#### Provide solution for RD Sharma maths class 12 chapter Differential Equation exercise 21.3 question 2

$y=4 \sin 3 x$  is a solution of  $\frac{d^{2} y}{d x^{2}}+9 y=0$

Hint:

Differentiate the given solution of differential equation on both sides with respect to $x$

Given: $y=4 \sin 3 x$ is a solution

Solution:

Differentiating on both sides,

$\frac{d y}{d x}=4 \cos 3 x(3)$

$\frac{d y}{d x}=12 \cos 3 x$                        ........(i)

Now again differentiating equation (i)

\begin{aligned} &\frac{d^{2} y}{d x^{2}}=\frac{d}{d x}(12 \cos 3 x) \\\\ &\frac{d^{2} y}{d x^{2}}=3(-12 \sin 3 x) \\\\ &\frac{d^{2} y}{d x^{2}}=-36 \sin 3 x \end{aligned}            ........(ii)
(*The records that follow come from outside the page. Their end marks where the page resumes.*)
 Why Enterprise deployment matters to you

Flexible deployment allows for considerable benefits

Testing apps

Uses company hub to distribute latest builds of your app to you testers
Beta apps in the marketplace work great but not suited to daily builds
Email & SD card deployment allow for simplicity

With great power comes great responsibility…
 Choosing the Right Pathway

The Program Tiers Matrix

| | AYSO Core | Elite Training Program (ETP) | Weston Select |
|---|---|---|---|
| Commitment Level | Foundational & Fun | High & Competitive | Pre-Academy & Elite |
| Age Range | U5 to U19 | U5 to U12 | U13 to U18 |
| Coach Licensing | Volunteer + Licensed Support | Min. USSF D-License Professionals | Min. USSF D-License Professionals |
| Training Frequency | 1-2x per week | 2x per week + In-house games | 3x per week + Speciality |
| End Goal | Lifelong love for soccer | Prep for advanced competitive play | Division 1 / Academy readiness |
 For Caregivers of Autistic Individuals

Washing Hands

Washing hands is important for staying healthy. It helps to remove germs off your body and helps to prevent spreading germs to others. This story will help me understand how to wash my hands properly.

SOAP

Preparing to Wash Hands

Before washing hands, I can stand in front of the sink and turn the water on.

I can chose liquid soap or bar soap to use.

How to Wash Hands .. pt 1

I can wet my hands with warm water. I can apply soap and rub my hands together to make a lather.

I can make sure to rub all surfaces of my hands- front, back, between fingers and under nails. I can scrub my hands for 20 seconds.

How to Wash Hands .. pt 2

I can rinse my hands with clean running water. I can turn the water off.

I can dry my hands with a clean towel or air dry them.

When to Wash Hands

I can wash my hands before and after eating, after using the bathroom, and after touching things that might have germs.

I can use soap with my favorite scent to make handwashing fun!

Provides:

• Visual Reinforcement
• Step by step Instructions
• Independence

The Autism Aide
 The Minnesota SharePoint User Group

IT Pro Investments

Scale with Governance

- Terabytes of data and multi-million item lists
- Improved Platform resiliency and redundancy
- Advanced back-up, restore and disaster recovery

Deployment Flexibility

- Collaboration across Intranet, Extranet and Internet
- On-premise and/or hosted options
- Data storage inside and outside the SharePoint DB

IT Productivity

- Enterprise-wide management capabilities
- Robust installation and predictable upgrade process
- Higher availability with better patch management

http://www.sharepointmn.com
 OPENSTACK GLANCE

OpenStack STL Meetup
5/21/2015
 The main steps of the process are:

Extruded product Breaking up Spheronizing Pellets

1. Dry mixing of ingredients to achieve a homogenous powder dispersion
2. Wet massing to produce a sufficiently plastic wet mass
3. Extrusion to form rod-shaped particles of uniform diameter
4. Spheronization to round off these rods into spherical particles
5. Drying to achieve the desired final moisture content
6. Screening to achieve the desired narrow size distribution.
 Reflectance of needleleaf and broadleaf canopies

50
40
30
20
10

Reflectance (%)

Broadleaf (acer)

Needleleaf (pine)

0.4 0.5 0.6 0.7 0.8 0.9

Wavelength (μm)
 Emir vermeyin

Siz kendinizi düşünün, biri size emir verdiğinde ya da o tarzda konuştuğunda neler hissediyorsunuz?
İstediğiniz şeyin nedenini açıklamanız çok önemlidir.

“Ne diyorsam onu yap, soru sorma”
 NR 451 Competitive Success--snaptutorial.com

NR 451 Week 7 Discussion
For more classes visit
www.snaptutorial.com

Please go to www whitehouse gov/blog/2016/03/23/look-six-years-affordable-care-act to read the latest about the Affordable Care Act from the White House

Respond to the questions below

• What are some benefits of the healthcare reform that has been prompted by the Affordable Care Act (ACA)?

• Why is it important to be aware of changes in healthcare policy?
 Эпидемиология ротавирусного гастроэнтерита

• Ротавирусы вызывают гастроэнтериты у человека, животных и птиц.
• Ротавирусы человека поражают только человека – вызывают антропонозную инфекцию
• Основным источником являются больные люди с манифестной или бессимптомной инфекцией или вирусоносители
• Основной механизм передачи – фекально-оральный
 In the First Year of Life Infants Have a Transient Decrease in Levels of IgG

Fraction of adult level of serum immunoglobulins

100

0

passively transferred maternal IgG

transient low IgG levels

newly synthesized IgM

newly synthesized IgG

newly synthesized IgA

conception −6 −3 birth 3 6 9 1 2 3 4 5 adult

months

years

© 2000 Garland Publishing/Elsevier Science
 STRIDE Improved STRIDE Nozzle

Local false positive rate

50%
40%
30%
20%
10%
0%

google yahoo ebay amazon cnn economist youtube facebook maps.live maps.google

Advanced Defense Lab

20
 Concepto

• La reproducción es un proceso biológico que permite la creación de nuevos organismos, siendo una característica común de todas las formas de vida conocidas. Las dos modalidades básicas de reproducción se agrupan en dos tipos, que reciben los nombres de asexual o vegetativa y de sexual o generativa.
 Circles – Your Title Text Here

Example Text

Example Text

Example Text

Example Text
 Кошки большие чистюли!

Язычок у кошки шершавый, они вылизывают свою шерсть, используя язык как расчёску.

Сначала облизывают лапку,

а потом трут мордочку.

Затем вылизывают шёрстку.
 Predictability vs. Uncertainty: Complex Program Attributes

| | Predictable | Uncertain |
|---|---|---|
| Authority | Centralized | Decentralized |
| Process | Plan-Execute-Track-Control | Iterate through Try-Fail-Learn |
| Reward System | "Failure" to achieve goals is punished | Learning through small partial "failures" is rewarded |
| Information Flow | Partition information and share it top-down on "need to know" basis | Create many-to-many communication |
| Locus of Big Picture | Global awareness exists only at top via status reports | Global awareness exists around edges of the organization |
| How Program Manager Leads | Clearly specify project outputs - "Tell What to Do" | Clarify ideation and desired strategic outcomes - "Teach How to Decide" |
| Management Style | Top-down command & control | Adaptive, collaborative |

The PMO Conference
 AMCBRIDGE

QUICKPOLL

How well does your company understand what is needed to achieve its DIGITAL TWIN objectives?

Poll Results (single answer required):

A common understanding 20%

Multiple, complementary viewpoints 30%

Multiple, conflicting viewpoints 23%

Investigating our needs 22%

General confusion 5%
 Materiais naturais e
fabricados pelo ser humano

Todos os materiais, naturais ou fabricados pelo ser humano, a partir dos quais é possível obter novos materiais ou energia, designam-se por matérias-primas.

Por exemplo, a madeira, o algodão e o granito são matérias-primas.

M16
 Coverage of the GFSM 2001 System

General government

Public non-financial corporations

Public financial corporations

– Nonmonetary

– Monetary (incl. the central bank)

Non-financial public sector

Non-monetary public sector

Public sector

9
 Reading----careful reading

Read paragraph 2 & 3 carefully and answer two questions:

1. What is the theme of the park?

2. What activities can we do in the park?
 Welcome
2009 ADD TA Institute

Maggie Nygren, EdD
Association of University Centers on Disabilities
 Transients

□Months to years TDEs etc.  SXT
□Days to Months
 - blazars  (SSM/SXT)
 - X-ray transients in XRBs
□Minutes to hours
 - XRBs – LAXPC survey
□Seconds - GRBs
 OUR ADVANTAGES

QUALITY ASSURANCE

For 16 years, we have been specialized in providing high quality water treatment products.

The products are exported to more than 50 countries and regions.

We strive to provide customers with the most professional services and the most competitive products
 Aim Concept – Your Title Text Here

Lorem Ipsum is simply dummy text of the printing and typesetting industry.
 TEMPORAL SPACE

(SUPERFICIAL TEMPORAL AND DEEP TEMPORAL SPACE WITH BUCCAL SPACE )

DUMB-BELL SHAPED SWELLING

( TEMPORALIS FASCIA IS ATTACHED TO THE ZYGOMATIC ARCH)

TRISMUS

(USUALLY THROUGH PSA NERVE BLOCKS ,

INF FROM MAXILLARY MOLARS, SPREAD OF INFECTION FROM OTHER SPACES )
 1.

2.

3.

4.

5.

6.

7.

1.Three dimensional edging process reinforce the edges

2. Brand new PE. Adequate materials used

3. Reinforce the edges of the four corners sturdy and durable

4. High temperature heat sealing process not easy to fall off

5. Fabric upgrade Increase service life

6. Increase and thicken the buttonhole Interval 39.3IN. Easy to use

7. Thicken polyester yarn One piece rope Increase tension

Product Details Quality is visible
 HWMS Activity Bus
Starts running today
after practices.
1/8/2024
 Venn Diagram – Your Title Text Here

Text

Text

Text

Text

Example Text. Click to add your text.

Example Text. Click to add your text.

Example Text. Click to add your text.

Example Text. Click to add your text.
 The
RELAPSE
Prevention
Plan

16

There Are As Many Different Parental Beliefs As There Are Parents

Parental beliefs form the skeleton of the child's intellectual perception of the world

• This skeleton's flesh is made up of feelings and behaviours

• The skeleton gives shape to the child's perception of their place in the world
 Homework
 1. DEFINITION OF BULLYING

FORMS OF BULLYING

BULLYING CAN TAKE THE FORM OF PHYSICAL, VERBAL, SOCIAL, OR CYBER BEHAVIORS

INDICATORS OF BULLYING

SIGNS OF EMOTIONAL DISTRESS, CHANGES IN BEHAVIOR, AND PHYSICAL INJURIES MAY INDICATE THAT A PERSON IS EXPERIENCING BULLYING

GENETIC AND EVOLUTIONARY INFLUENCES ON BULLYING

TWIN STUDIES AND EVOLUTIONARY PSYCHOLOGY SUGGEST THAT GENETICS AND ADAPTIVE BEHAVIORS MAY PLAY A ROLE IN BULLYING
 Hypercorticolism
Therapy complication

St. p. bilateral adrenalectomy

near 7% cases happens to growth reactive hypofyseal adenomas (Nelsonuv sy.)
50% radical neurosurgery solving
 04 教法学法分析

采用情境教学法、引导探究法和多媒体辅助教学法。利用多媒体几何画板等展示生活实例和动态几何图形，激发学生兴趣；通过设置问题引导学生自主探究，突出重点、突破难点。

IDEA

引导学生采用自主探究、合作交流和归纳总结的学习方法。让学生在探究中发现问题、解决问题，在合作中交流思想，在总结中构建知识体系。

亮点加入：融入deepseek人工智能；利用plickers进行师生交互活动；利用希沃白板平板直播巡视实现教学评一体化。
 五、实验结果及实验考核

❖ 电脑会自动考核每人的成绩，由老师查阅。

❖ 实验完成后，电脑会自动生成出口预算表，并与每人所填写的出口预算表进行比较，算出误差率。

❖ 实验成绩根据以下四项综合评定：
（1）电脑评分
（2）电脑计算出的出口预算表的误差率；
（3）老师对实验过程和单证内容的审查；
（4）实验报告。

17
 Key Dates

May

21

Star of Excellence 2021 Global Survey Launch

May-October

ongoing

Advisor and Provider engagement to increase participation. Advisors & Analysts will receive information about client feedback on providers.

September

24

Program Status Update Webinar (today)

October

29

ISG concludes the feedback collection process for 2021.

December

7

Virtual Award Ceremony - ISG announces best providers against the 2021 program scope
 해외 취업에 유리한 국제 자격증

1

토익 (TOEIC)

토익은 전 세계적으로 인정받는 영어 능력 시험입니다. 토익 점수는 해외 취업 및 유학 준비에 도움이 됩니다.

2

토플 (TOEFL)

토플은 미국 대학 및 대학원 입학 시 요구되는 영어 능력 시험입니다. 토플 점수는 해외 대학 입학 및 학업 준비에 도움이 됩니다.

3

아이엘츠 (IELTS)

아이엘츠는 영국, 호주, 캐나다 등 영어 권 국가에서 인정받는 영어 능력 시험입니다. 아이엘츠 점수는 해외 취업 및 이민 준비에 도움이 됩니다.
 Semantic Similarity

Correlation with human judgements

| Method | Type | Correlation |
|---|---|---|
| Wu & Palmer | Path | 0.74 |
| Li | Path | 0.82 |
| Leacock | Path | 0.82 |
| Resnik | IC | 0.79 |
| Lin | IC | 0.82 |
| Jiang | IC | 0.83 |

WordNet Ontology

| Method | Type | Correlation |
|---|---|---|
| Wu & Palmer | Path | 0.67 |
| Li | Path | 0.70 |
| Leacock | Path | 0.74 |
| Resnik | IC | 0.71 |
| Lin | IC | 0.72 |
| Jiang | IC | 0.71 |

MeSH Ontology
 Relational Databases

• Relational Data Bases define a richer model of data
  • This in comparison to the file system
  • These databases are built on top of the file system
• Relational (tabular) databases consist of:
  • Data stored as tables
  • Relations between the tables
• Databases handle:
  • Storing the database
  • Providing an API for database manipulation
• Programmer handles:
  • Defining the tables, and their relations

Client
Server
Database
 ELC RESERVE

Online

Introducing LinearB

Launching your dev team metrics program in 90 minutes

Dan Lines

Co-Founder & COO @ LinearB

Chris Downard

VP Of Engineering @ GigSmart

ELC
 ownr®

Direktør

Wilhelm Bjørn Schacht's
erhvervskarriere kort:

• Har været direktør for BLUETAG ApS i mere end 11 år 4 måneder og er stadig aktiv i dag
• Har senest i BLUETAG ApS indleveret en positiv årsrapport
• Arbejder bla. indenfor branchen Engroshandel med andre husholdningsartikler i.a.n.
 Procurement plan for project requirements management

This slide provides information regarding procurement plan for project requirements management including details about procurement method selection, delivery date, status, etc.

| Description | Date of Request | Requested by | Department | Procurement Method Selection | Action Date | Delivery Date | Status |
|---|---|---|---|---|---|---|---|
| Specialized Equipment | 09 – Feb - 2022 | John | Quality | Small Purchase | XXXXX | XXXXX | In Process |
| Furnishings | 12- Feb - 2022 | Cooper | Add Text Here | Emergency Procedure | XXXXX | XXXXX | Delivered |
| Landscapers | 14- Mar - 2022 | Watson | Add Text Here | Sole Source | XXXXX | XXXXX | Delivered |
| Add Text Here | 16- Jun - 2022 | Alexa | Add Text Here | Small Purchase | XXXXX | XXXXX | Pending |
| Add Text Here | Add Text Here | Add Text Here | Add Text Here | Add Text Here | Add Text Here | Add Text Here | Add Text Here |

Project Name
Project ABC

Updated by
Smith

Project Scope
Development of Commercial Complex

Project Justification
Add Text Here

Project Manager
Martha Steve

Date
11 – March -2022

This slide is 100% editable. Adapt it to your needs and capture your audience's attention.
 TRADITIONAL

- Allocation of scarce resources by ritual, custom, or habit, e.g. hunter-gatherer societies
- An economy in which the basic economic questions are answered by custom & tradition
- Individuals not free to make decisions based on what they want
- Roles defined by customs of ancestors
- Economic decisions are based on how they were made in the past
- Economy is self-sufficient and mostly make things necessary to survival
Put value of equation (ii) in given problem

\begin{aligned} &\frac{d^{2} y}{d x^{2}}+9 y=0 \\\\ &L H S=-36 \sin 3 x+9(4 \sin 3 x) \end{aligned}

\begin{aligned} &=-36 \sin 3 x+9(4 \sin 3 x) \\\\ &=-36 \sin 3 x+36 \sin 3 x \\\\ &=0 \\\\ &=R H S \end{aligned}

Thus, $y=4 \sin 3 x$ is a solution of $\frac{d^{2} y}{d x^{2}}+9 y=0$.